Towards a distributional approach for Run Expectancy

Runs are the currency of baseball, and for that reason they are the ground floor of how we estimate player contributions to team success.

Let's say we have a player standing in the batters' box. We can describe a generic possible outcome of the plate appearance (PA) with an event, which we denote $A$. $A$ could represent the event of getting a single, or reaching base, or even reaching on error. For the current plate appearance, we can describe the as-yet undetermined outcome as a Bernoulli random variable $X$, which you can think of as a hypothetical future coin flip with a weighted coin. $X$ will be one if $A$ occurs, and zero if it does not. We can describe the probability of $A$ using:

$$
\mathbb{P}(X \in A)= p_A
$$

In the long run, I want to think about how we value marginal and situational player value, where you can compute, in some sense, more appropriate values of $p_A$ for predicting the outcome of a plate appearance given more knowledge than just "it's a PA"– e.g. the ballpark, batter, pitcher, and league environment involved. Before I get on to that bit, I want to convince myself that doing so would actually give us a way to quantify the productivity output from such a prediction.

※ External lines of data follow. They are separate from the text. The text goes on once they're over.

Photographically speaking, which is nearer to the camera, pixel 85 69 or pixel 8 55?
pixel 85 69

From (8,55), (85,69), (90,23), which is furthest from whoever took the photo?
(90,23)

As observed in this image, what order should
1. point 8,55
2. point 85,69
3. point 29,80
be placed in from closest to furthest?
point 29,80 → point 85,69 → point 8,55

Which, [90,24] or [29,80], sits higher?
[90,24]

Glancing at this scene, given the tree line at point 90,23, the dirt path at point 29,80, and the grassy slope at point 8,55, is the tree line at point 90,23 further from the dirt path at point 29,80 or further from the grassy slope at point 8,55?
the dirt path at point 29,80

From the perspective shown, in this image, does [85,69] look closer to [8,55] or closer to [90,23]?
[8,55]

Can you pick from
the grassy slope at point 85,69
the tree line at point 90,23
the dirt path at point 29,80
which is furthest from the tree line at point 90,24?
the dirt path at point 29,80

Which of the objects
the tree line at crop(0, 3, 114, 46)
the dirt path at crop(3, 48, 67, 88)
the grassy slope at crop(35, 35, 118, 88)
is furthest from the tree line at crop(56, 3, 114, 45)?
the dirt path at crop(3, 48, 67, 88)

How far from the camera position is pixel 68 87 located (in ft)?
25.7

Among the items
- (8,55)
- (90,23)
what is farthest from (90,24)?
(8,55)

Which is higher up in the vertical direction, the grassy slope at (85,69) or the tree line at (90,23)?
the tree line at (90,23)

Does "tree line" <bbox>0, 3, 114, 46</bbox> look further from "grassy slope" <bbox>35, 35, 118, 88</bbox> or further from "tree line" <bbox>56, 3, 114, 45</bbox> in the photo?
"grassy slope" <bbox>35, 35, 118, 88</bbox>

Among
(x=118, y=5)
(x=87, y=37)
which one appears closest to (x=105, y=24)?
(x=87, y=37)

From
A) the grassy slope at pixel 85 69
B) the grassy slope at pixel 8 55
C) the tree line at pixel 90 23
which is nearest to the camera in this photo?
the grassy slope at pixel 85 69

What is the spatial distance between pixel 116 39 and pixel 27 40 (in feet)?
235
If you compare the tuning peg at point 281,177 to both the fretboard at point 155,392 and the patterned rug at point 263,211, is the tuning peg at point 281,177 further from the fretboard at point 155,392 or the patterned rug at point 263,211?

So let's say we're considering a plate appearance of interest. Any runs that the PA would contribute are scored between the start of the PA and the end of the inning. So, we could say that there is a random variable $Y$ that describes the number of runs scored from the start of the PA to the end of the inning. Theoretically, $Y$ takes values in $\mathbb{Z}_0^+$, the space of positive integers (including zero). Obviously, most possible values are theoretically possible but practically unreachable. Now, we can take the expectation of $Y$, $\mathbb{E}(Y)$, which represents the "expected run production of any given plate appearance", and also the expectation of $Y | A$, $\mathbb{E}(Y | A)$. This second value represents the "expected run production of a plate appearance that results in $A$". The difference between the two $\mathbb{E}(Y | A) - \mathbb{E}(Y) \in \mathbb{R}$, is thus the the expected added value of getting outcome $A$ in a PA. Luckily, with the substantial amount of data available, $\mathbb{E}(Y|A)$ and $\mathbb{E}(Y)$ can be well approximated, as can the distributions.

The result, ultimately, could be compared to the results of the linear weights in, say, FanGraphs's wOBA calculation. But the sneaky bit about this method could open the door to distributional descriptions of $Y | A$ and $Y$, and it could also open up our ability to describe a posterior estimate along the lines of:

$$
Y_\mathrm{team} | A, \mathrm{team}, Y_\mathrm{mlb}
$$

where we generate an estimate of the expected run contribution of event $A$ on a team-by-team basis, using the MLB data as a prior estimate. This would, theoretically, give an updated idea of how a player's value might contribute to a specific team as opposed to how they contribute in the league-average sense. At some point, I'll circle back and actually run the numbers for this, hopefully.